Note: this is just conjecture on my part - not saying that that was THE reason for the failure.

Something obviously did not allow the saddle to move freely. Doubt that the saddle lock was engaged as you probably moved the carriage manually by its hand wheel.
 
If someone previously messed with the lead screw to feed lever interlock (ie disabled or removed it) then it would be possible to have both the threading half nuts AND the feed engaged at the same time. The weakest link then breaks…

Note: this is just conjecture on my part - not saying that that was THE reason for the failure.

Something obviously did not allow the saddle to move freely. Doubt that the saddle lock was engaged as you probably moved the carriage manually by its hand wheel.

Must have been right when I engaged the feed as the handle wasn’t spinning fast, I thought the saddle “took it out of gear”

I think Robinhoods speculation about the moment of failure is probably correct. That final overload of some kind is evident on the fracture surface.

But don't overlook the fatigue problem. Something was cycling that part with a fairly heavy load for a very long time. It wasn't just a problem that popped up recently.

If you ignore the fatigue problem it will bite you again in the future and lord knows what could happen when it does. It's one thing to replace a shaft.

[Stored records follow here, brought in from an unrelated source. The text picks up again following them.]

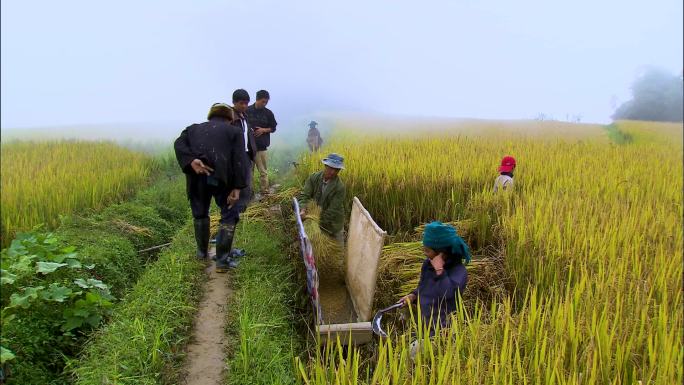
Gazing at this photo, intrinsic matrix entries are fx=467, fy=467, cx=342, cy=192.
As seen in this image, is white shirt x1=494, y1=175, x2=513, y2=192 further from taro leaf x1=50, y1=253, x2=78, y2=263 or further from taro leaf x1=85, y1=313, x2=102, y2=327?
taro leaf x1=50, y1=253, x2=78, y2=263

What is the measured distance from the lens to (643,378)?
1.78 m

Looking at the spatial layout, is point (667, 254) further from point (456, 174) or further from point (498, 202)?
point (456, 174)

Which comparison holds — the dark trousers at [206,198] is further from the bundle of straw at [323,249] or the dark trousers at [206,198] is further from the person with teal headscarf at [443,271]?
the person with teal headscarf at [443,271]

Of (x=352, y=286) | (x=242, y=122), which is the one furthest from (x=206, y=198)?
(x=352, y=286)

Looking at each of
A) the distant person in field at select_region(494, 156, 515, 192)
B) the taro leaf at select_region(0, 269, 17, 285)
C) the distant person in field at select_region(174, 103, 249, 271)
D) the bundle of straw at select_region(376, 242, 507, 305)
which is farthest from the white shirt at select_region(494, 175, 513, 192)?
the taro leaf at select_region(0, 269, 17, 285)

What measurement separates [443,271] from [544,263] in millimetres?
1104

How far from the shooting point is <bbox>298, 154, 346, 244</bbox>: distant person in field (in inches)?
174

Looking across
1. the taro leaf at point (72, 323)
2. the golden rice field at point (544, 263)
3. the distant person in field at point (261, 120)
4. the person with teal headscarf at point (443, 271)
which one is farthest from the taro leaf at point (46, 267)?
the distant person in field at point (261, 120)

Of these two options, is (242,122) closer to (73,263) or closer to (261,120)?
(261,120)

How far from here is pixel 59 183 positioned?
608 centimetres

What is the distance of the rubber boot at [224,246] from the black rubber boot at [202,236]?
0.16 meters

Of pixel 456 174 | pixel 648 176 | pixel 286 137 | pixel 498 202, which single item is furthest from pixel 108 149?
pixel 648 176

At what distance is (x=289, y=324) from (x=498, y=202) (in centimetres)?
272

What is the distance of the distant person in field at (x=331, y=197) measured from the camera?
4.43m
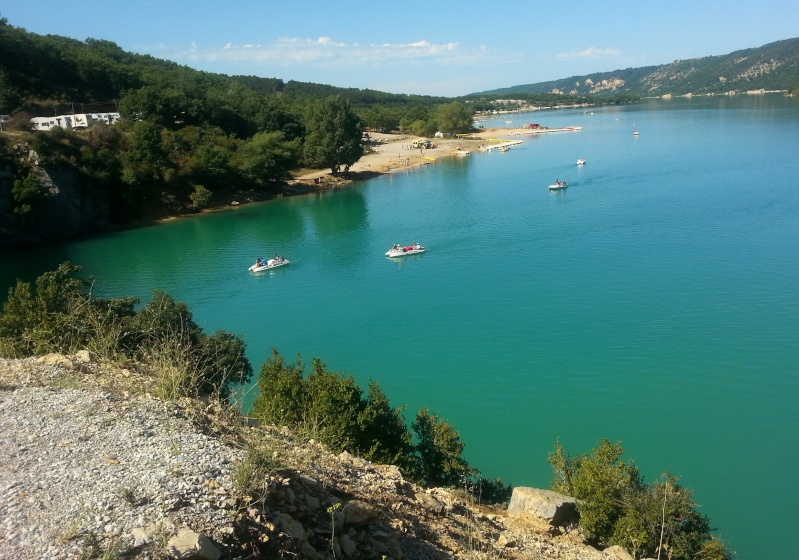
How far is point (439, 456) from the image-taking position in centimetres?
1378

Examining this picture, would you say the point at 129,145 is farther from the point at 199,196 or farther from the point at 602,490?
the point at 602,490

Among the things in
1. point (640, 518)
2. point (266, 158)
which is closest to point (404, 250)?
point (640, 518)

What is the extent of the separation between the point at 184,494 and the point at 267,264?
32578 millimetres

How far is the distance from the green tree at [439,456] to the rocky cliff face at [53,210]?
43025mm

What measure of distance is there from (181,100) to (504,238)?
4330cm

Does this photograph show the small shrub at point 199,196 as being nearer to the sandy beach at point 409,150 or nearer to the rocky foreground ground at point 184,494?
the sandy beach at point 409,150

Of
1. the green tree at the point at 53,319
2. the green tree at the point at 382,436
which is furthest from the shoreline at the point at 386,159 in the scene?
the green tree at the point at 382,436

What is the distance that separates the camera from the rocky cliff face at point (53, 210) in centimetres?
4447

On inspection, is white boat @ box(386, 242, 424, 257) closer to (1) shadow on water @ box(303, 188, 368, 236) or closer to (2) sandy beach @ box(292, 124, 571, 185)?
(1) shadow on water @ box(303, 188, 368, 236)

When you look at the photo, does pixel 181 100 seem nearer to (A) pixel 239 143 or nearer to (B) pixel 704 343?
(A) pixel 239 143

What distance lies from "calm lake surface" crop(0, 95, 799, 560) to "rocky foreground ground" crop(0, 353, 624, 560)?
26.4ft

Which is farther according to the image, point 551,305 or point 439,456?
point 551,305

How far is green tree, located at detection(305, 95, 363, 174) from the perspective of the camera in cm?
7156

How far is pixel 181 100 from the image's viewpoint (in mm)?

It's another to replace gears, racks, or even the saddle itself.
 
What lathe do you have?
Fantastic question!

It’s labeled McDougall made locally in Galt.

However it was not a McDougall made machine.

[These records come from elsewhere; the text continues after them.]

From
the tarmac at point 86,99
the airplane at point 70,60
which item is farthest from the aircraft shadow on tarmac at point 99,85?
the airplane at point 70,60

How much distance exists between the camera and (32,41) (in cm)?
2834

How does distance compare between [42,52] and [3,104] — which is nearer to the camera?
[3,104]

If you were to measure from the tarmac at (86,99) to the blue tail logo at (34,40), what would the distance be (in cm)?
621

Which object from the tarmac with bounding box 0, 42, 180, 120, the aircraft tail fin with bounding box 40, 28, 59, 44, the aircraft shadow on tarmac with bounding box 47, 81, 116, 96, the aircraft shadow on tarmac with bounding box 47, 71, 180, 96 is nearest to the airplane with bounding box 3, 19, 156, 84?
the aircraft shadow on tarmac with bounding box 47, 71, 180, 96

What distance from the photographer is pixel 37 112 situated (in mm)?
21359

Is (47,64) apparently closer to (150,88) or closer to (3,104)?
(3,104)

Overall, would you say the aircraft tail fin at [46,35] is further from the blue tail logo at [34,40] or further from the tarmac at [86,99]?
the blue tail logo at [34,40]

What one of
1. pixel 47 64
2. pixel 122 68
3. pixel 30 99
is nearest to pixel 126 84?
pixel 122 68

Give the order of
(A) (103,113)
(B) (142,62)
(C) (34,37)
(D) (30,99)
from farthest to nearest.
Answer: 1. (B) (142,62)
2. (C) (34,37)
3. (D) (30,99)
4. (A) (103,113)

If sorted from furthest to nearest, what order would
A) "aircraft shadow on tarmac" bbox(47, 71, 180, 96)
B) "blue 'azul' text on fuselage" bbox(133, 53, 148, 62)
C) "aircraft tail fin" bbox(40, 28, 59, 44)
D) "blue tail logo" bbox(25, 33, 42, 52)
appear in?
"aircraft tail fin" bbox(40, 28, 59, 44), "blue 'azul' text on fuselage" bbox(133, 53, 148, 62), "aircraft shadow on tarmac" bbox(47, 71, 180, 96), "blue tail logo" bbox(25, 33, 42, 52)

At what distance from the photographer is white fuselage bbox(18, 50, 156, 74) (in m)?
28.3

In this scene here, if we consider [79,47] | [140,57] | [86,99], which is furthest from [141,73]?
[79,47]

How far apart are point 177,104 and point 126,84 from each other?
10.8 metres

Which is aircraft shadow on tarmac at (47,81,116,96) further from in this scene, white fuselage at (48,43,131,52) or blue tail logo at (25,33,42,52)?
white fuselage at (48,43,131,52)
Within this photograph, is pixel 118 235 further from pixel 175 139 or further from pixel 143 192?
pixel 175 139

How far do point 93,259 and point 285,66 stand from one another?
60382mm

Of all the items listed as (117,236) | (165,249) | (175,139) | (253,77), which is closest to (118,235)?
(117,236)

Possibly the bed is but VDM of Germany bought the company at some point.
They put German headstocks on McDougall lathes
Then later added other components
Then later imported or assembled whole machines and labeled McDougall then they dropped the name entirely.

Was on redit and a local users father worked at McDougall up to 63 and says my lathe looks nothing like what they had there then.
 
But don't overlook the fatigue problem. Something was cycling that part with a fairly heavy load for a very long time. It wasn't just a problem that popped up recently.

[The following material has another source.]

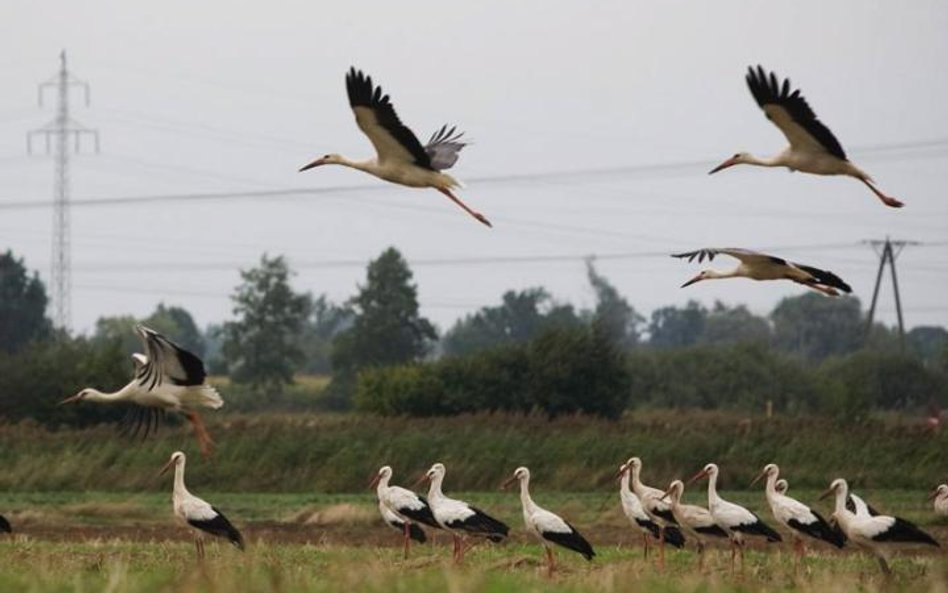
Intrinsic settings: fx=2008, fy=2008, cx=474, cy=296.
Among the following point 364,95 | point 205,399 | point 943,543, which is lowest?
point 943,543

If you ignore the fatigue problem it will bite you again in the future and lord knows what could happen when it does. It's one thing to replace a shaft. It's another to replace gears, racks, or even the saddle itself

This old girl had a hard life for a long time I think.

Lots of dirty fingers messing with bits for a LONG time. (Welded gears in the two speed box in the base :/ )
 
So I took A couple parts off.

Peeking in the hole and man there’s a lot of stuff going on in there!

So looks like I’ll need to drop the lower portion with all the gearing away from the saddle to do anything further.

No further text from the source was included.